Memaafkan (forgiveness) merupakan langkah ajaib yang dimiliki manusia untuk keyakinan dan pandangan masa depan yang lebih cerah. Alih-alih terjebak dalam siklus emosi negatif -> rumination cycle, riset-riset mengenai konsep forgiveness telah memperlihatkan adanya perubahan signifikan seseorang dari attitude-nya, perasaan positif yang sangat kuat, aktivitas otak depan dan asosiasi memori lebih unggul, otot, serta detak jantung lebih rileks 'berirama' terhadap agresor dan kejadian tertentu. Apakah mungkin orang-orang pemaaf memang dekat dengan Yang Maha Pengasih?
Belum lagi kita melihatnya dari perspektif lain: sisi transcendence, perspektif agama, iman, dan spritual akan manfaat dari tingkah laku memaafkan (forgiveness). Adapun pada kesempatan ini, penulis berusaha menulis terkait dinamika tipe pemaafan dari sisi Ilmu psikologi khususnya belakangan ini. Forgiveness sendiri memiliki banyak definisi oleh para ahli karena konteks yang luas. Dapat berupa proses, jenis yang membuatnya berbeda, hingga apakah itu fenomena hubungan interpersonal (sosial) atau intrapersonal (dalam diri).
Salah satu teori yang menarik, Baumeister dkk mendefinisikan forgiveness sebagai sesuatu yang setidaknya terdiri dari dua hal: (1) Intrapsychic state, dan (2) Interpersonal Act. Dimensi intrapsychic state mengacu pada tidak lagi menyimpan dendam atau merenungkan peristiwa yang menyakitkan. Dimensi interpesonal act menyiratkan ketersediaan untuk menunjukkan kasih sayang dan empati kepada pelaku. Sehingga ada dua jenis forgiveness:
Hollow Forgiveness -> Intrapsychic state tidak ada, interpersonal act ada. Hollow forgiveness menunjukkan perilaku pemaafan berbentuk kasih sayang dan empati ke pelaku, namun tanpa bentuk perasaan memaafkan dari dalam diri/intrapsychic state. berarti orang yang disakiti belum dapat merasakan dan menghayati adanya pemaafan didalam dirinya. Kadang diperlukan insight serta pemahaman baru dalam diri orang yang disakiti untuk memaafkan.

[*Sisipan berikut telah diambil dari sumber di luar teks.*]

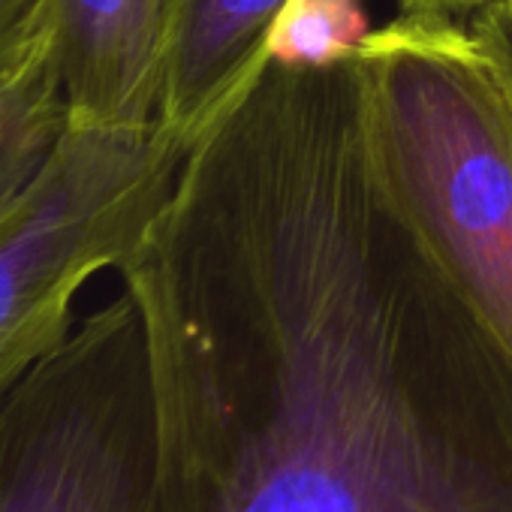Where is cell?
<instances>
[{"label": "cell", "instance_id": "cell-9", "mask_svg": "<svg viewBox=\"0 0 512 512\" xmlns=\"http://www.w3.org/2000/svg\"><path fill=\"white\" fill-rule=\"evenodd\" d=\"M470 28L497 64L503 85L512 97V10L506 7V0H494L485 10L473 13Z\"/></svg>", "mask_w": 512, "mask_h": 512}, {"label": "cell", "instance_id": "cell-11", "mask_svg": "<svg viewBox=\"0 0 512 512\" xmlns=\"http://www.w3.org/2000/svg\"><path fill=\"white\" fill-rule=\"evenodd\" d=\"M506 7H509V10H512V0H506Z\"/></svg>", "mask_w": 512, "mask_h": 512}, {"label": "cell", "instance_id": "cell-6", "mask_svg": "<svg viewBox=\"0 0 512 512\" xmlns=\"http://www.w3.org/2000/svg\"><path fill=\"white\" fill-rule=\"evenodd\" d=\"M49 34L70 124L157 121L163 0H52Z\"/></svg>", "mask_w": 512, "mask_h": 512}, {"label": "cell", "instance_id": "cell-8", "mask_svg": "<svg viewBox=\"0 0 512 512\" xmlns=\"http://www.w3.org/2000/svg\"><path fill=\"white\" fill-rule=\"evenodd\" d=\"M52 0H0V67L49 34Z\"/></svg>", "mask_w": 512, "mask_h": 512}, {"label": "cell", "instance_id": "cell-5", "mask_svg": "<svg viewBox=\"0 0 512 512\" xmlns=\"http://www.w3.org/2000/svg\"><path fill=\"white\" fill-rule=\"evenodd\" d=\"M290 0H163L157 121L193 148L263 79Z\"/></svg>", "mask_w": 512, "mask_h": 512}, {"label": "cell", "instance_id": "cell-2", "mask_svg": "<svg viewBox=\"0 0 512 512\" xmlns=\"http://www.w3.org/2000/svg\"><path fill=\"white\" fill-rule=\"evenodd\" d=\"M380 172L512 365V97L470 25L398 16L356 52Z\"/></svg>", "mask_w": 512, "mask_h": 512}, {"label": "cell", "instance_id": "cell-10", "mask_svg": "<svg viewBox=\"0 0 512 512\" xmlns=\"http://www.w3.org/2000/svg\"><path fill=\"white\" fill-rule=\"evenodd\" d=\"M494 0H398L401 16H428V19H458L485 10Z\"/></svg>", "mask_w": 512, "mask_h": 512}, {"label": "cell", "instance_id": "cell-3", "mask_svg": "<svg viewBox=\"0 0 512 512\" xmlns=\"http://www.w3.org/2000/svg\"><path fill=\"white\" fill-rule=\"evenodd\" d=\"M187 154L160 121L70 124L40 175L0 211V398L67 341L79 290L133 260Z\"/></svg>", "mask_w": 512, "mask_h": 512}, {"label": "cell", "instance_id": "cell-4", "mask_svg": "<svg viewBox=\"0 0 512 512\" xmlns=\"http://www.w3.org/2000/svg\"><path fill=\"white\" fill-rule=\"evenodd\" d=\"M154 386L124 290L0 398V512H151Z\"/></svg>", "mask_w": 512, "mask_h": 512}, {"label": "cell", "instance_id": "cell-7", "mask_svg": "<svg viewBox=\"0 0 512 512\" xmlns=\"http://www.w3.org/2000/svg\"><path fill=\"white\" fill-rule=\"evenodd\" d=\"M371 31L362 0H290L269 40V58L281 67H329L353 58Z\"/></svg>", "mask_w": 512, "mask_h": 512}, {"label": "cell", "instance_id": "cell-1", "mask_svg": "<svg viewBox=\"0 0 512 512\" xmlns=\"http://www.w3.org/2000/svg\"><path fill=\"white\" fill-rule=\"evenodd\" d=\"M121 278L151 512H512V365L380 172L359 55L269 64Z\"/></svg>", "mask_w": 512, "mask_h": 512}]
</instances>
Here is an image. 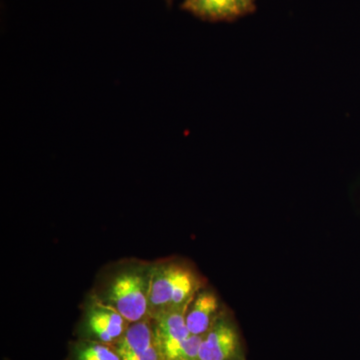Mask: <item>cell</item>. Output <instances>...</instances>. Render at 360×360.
Here are the masks:
<instances>
[{
    "label": "cell",
    "instance_id": "1",
    "mask_svg": "<svg viewBox=\"0 0 360 360\" xmlns=\"http://www.w3.org/2000/svg\"><path fill=\"white\" fill-rule=\"evenodd\" d=\"M187 309H169L153 317V335L160 360H198L203 336L189 333Z\"/></svg>",
    "mask_w": 360,
    "mask_h": 360
},
{
    "label": "cell",
    "instance_id": "2",
    "mask_svg": "<svg viewBox=\"0 0 360 360\" xmlns=\"http://www.w3.org/2000/svg\"><path fill=\"white\" fill-rule=\"evenodd\" d=\"M148 292L149 276L131 270L115 277L110 285L108 300L125 321L134 323L143 321L149 314Z\"/></svg>",
    "mask_w": 360,
    "mask_h": 360
},
{
    "label": "cell",
    "instance_id": "3",
    "mask_svg": "<svg viewBox=\"0 0 360 360\" xmlns=\"http://www.w3.org/2000/svg\"><path fill=\"white\" fill-rule=\"evenodd\" d=\"M198 360H245L238 328L231 319L217 317L203 335Z\"/></svg>",
    "mask_w": 360,
    "mask_h": 360
},
{
    "label": "cell",
    "instance_id": "4",
    "mask_svg": "<svg viewBox=\"0 0 360 360\" xmlns=\"http://www.w3.org/2000/svg\"><path fill=\"white\" fill-rule=\"evenodd\" d=\"M188 269L176 264L158 265L149 276V314L155 315L172 307L175 290L186 276Z\"/></svg>",
    "mask_w": 360,
    "mask_h": 360
},
{
    "label": "cell",
    "instance_id": "5",
    "mask_svg": "<svg viewBox=\"0 0 360 360\" xmlns=\"http://www.w3.org/2000/svg\"><path fill=\"white\" fill-rule=\"evenodd\" d=\"M181 8L202 20L233 21L255 13L257 0H184Z\"/></svg>",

True Forgiveness -> Intrapsychic state ada, interpersonal act ada. True forgiveness menunjukkan perilaku pemaafan ke orang lain dan merasakan rasa maaf tersebut dalam diri. Langkah ini membuat hubungan sosial terjalin lagi dengan memaafkan. Lalu seseorang letting go afek negatif yang memungkinkan seseorang lebih rileks (bersyukur) dalam kesehariannya.
Sebagai manusia yang jauh dari kesempurnaan nampaknya tidak mudah untuk mencapai true forgiveness. Sebagai variable, tiap orang juga cenderung memiliki penghayatan memaafkan yang berbeda-beda. Bagaimana mencapai forgiveness yang lebih baik? Ini bisa dilihat dari teori forgiveness yang lebih ke prosesnya. Salah satunya dari Worthington melihat bahwasanya memaafkan perlu:
- Insight dan pemahaman baru. Dengan mengubah pandangan seseorang terhadap suatu situasi, berpikir secara berbeda tentang orang tersebut, atau memahami makna situasi yang berbeda akan menghasilkan emosi dan perilaku yang berbeda. Forgiveness kadang muncul ketika keluar dari kebiasaan yang dipengaruhi oleh kebiasaan-kebiasaan lama. Namun, terkadang, memaafkan diluan baru insight dan pemahaman baru yang datang kemudian. Sehingga ada celah untuk senantiasa belajar untuk pribadi yang lebih baik.